Kutipan Bacaan:
━━━━━━━━

Harmoni Pola Pikir dan Teknologi

oleh: Hanifa Indradjaya, Direktur Utama PT Petrosea, Tbk.
Bagi Presiden Direktur Petrosea Hanifa Indradjaya, adaptasi Industri 4.0 tidak hanya sebuah transformasi teknologi semata. Ada mantra “cara berpikir, cara menyikapi, dan cara merespon” yang tak bosan ia rapalkan, untuk memastikan transformasi industri era terkini ini berjalan dengan baik. Hasilnya, Proyek Minerva di Tabang, Kalimantan Timur, dalam waktu relatif singkat melonjak dari merugi hingga kini untung besar.

 

Seberapa besar manfaat program “Making Indonesia 4.0” yang dicanangkan pemerintah?

━━━━━━━━

(Data yang dikutip dari sebuah koleksi)
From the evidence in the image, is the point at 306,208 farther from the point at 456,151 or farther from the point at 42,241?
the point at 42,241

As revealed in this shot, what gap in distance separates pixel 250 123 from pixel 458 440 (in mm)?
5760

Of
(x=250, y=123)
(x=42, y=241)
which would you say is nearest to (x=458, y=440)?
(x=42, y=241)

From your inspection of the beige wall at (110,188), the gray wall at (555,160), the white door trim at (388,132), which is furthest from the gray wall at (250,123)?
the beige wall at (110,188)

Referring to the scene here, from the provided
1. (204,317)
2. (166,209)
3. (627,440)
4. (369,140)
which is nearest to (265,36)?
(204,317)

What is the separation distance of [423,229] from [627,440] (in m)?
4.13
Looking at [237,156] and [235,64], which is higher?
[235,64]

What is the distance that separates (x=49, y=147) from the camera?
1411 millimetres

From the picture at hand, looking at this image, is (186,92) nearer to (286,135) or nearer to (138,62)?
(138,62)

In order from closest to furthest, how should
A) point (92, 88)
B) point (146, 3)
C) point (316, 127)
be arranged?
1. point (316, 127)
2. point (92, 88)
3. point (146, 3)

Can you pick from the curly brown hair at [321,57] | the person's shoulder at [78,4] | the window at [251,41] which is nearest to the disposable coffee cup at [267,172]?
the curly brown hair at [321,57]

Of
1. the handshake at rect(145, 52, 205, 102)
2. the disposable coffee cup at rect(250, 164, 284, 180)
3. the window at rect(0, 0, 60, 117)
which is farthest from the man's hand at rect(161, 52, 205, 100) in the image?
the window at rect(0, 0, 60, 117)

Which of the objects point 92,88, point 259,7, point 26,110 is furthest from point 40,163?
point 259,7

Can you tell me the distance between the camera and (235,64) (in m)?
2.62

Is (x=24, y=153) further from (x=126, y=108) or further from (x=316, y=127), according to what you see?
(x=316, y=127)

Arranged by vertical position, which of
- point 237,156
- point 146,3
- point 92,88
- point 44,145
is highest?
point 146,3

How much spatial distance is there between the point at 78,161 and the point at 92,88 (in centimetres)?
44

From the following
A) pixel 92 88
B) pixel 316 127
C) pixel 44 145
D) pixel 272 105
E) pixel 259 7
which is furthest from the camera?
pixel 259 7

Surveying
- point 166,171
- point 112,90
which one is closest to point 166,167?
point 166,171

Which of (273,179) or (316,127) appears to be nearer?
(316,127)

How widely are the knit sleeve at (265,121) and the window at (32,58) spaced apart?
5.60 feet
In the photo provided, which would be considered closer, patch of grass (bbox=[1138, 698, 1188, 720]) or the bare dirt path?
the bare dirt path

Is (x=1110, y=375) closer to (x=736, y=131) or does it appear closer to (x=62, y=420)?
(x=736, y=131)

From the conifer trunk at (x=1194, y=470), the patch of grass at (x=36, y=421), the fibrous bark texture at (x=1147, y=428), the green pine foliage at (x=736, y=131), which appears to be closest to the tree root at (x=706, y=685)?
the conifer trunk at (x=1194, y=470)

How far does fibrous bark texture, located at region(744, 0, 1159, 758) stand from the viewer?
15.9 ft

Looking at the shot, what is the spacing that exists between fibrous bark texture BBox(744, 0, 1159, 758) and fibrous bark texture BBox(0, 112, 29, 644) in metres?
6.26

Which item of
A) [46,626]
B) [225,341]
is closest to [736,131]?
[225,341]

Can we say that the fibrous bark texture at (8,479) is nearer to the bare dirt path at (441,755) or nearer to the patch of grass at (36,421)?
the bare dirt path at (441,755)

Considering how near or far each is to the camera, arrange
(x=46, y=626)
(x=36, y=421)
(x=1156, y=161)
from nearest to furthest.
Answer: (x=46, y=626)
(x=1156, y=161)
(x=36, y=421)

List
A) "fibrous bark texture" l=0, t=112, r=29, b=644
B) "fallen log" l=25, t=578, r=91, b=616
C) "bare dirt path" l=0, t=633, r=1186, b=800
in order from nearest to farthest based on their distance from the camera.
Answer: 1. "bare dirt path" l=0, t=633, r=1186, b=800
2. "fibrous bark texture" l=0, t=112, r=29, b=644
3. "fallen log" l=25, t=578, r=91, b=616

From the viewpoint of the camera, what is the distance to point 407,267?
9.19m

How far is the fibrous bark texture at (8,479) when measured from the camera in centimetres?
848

━━━━━━━━

Instruksi 1: Menurut kutipan bacaan, di mana letak Proyek Minerva?
Instruksi 2: Salin persis bagian kutipan bacaan yang dimulai pada “oleh: Hanifa Indradjaya, Direktur” dan berakhir pada “yang dicanangkan pemerintah?”.

Jawaban Lengkap 1: Proyek Minerva terletak di Tabang, Kalimantan Timur.

Jawaban Lengkap 2:
oleh: Hanifa Indradjaya, Direktur Utama PT Petrosea, Tbk.
Bagi Presiden Direktur Petrosea Hanifa Indradjaya, adaptasi Industri 4.0 tidak hanya sebuah transformasi teknologi semata. Ada mantra “cara berpikir, cara menyikapi, dan cara merespon” yang tak bosan ia rapalkan, untuk memastikan transformasi industri era terkini ini berjalan dengan baik. Hasilnya, Proyek Minerva di Tabang, Kalimantan Timur, dalam waktu relatif singkat melonjak dari merugi hingga kini untung besar.

 

Seberapa besar manfaat program “Making Indonesia 4.0” yang dicanangkan pemerintah?